Canadian retailer Sporting Life Group is launching a new chain of big box stores that will cater to players of team sports of all ages and genders.

Team Town Sports will open its first three locations this spring in Alberta and Ontario, with plans to expand to 25 stores across the country, the company said Monday.

Sporting Life Group said the store will carry gear for a wide range of team sports, including hockey, basketball, soccer and baseball.

"We've seen some sports retailers gradually step away from team sports and team activities," Frederick Lecoq, chief marketing officer of Sporting Life Group, said in an interview.

"It was first driven by the swing during COVID when it was very much individual sports that were winning but now there's a more purposeful lifestyle fashion positioning," he said. "We saw a gap in the market and an opportunity to carry goods for all team sports under one roof."

Rather than expand the Sporting Life brand, Lecoq said the company decided to launch a store dedicated to team sports.

"We don't believe in the Swiss Army knife of retail.
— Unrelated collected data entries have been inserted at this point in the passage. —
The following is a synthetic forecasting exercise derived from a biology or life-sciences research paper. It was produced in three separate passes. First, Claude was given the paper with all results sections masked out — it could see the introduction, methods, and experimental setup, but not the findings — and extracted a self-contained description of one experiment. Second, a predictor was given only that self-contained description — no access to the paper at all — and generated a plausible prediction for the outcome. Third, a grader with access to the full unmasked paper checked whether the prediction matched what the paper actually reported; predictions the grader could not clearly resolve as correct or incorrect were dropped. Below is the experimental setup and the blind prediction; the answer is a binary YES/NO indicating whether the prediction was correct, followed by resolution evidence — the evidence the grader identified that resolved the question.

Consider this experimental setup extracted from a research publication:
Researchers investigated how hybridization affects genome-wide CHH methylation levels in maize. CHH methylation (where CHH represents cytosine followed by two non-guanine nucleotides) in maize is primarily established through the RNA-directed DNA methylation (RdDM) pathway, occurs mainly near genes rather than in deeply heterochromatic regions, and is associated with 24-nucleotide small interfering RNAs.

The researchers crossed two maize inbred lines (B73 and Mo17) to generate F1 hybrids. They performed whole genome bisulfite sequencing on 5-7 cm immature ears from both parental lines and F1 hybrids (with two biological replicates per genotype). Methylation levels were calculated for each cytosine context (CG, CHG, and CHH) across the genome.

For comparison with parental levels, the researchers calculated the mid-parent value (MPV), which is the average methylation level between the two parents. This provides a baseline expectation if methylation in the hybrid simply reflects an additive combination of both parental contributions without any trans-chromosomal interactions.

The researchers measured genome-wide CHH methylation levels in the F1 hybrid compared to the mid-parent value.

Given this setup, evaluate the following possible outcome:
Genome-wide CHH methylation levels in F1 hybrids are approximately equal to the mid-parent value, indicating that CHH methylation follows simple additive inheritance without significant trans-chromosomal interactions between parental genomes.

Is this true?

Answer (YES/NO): NO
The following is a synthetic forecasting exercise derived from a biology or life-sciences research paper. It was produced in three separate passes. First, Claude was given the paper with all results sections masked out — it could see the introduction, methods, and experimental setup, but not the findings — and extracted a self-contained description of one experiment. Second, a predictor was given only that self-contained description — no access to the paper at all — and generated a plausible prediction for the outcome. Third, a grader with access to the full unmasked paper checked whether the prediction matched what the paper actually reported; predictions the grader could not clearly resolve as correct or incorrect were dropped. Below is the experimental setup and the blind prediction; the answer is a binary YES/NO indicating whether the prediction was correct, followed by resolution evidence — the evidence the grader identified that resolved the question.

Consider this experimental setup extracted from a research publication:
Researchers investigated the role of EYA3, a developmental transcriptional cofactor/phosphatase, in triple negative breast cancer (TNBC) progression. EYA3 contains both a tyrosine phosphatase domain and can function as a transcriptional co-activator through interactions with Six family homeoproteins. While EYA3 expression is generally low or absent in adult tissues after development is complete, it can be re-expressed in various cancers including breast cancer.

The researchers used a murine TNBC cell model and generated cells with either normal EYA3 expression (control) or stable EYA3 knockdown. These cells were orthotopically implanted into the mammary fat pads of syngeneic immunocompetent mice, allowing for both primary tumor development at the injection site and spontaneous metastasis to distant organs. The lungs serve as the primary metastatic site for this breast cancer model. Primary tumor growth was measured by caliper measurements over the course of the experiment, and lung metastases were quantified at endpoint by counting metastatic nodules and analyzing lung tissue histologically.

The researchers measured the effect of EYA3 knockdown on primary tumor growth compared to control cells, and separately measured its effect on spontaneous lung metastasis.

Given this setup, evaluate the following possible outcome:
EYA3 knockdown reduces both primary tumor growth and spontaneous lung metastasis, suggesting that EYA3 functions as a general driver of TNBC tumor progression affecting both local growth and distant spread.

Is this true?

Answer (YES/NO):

It's convenient, but it's not really a screwdriver and it's not really a knife," he said. "You can't really find what you're looking for."

Each store will feature a dedicated section that will cater to youth sports and plans to offer a wide product assortment for female athletes -- an historically underserved customer base in the Canadian sports retailing market.

"When a retailer is trying to be too many things, what we've seen happen is assortment rationalization," Lecoq said, explaining why some stores don't carry female protective gear for hockey or women's cleats for soccer.

"Team Town Sports will have gear for all sports, ages and genders."

The company has two locations opening in Calgary in May and a third opening in Mississauga, Ont., in July.

Sporting Life Group, which also operates Golf Town Ltd. and Sporting Life Inc. stores, is continuing to examine lease options to open additional stores and Lecoq said it might consider some locations set to be vacated by Nordstrom Inc. once it winds down its Canadian operations.

"Our concept is a big box store because it's every team sport under one roof ," he said. "We'd look at any real estate opportunity, though we'd prefer free-standing units."